===== Records provided
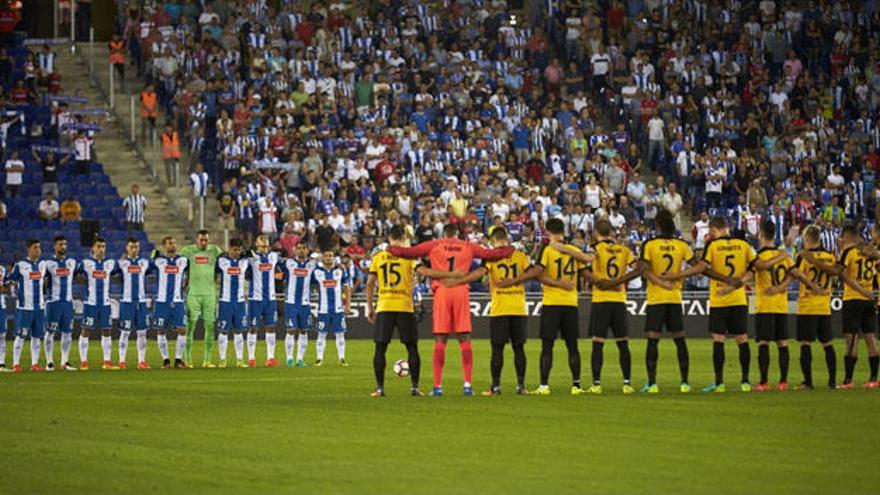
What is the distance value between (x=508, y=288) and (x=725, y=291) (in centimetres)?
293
==========
===== Records provided
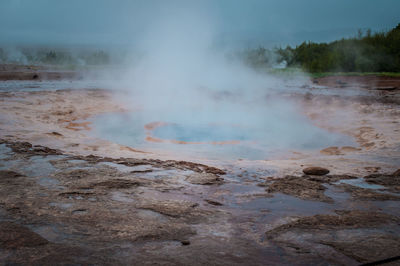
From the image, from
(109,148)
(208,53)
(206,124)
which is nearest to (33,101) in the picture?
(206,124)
==========
===== Records provided
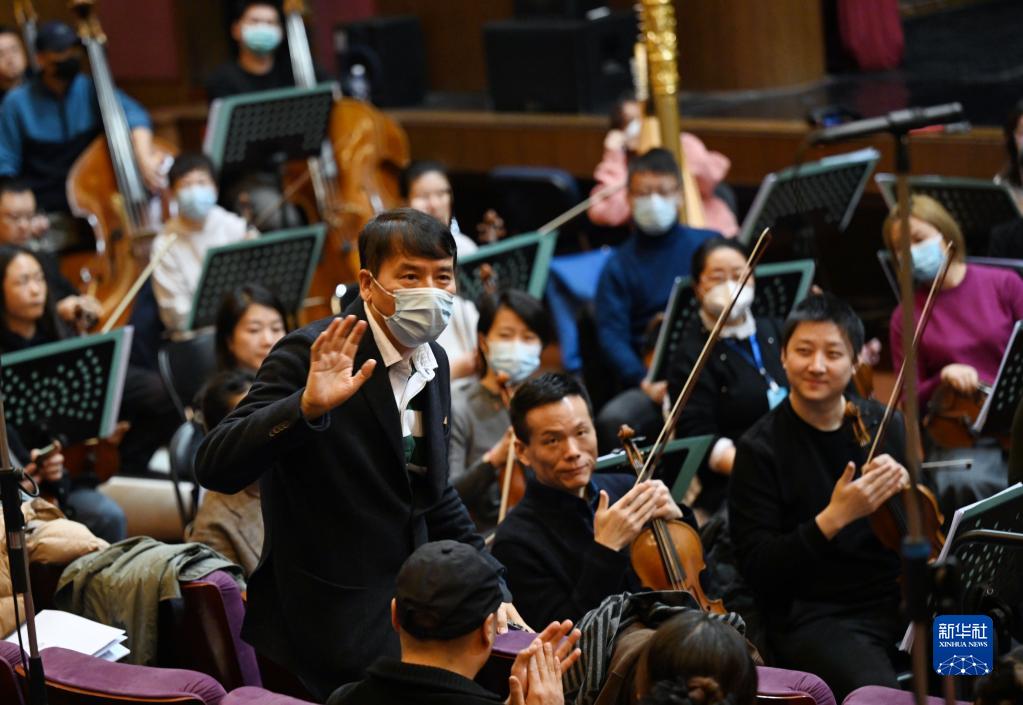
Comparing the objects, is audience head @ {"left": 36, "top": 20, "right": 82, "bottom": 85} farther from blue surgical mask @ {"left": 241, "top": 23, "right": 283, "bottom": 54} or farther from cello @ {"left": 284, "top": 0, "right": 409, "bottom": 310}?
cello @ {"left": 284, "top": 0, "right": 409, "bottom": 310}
==========
> [Written request] Which lines in the data above contain the word "left"? Gather each of them and copy it out in full.

> [Solution to the exercise]
Comparing the objects, is audience head @ {"left": 36, "top": 20, "right": 82, "bottom": 85} farther from blue surgical mask @ {"left": 241, "top": 23, "right": 283, "bottom": 54} or farther from cello @ {"left": 284, "top": 0, "right": 409, "bottom": 310}?
cello @ {"left": 284, "top": 0, "right": 409, "bottom": 310}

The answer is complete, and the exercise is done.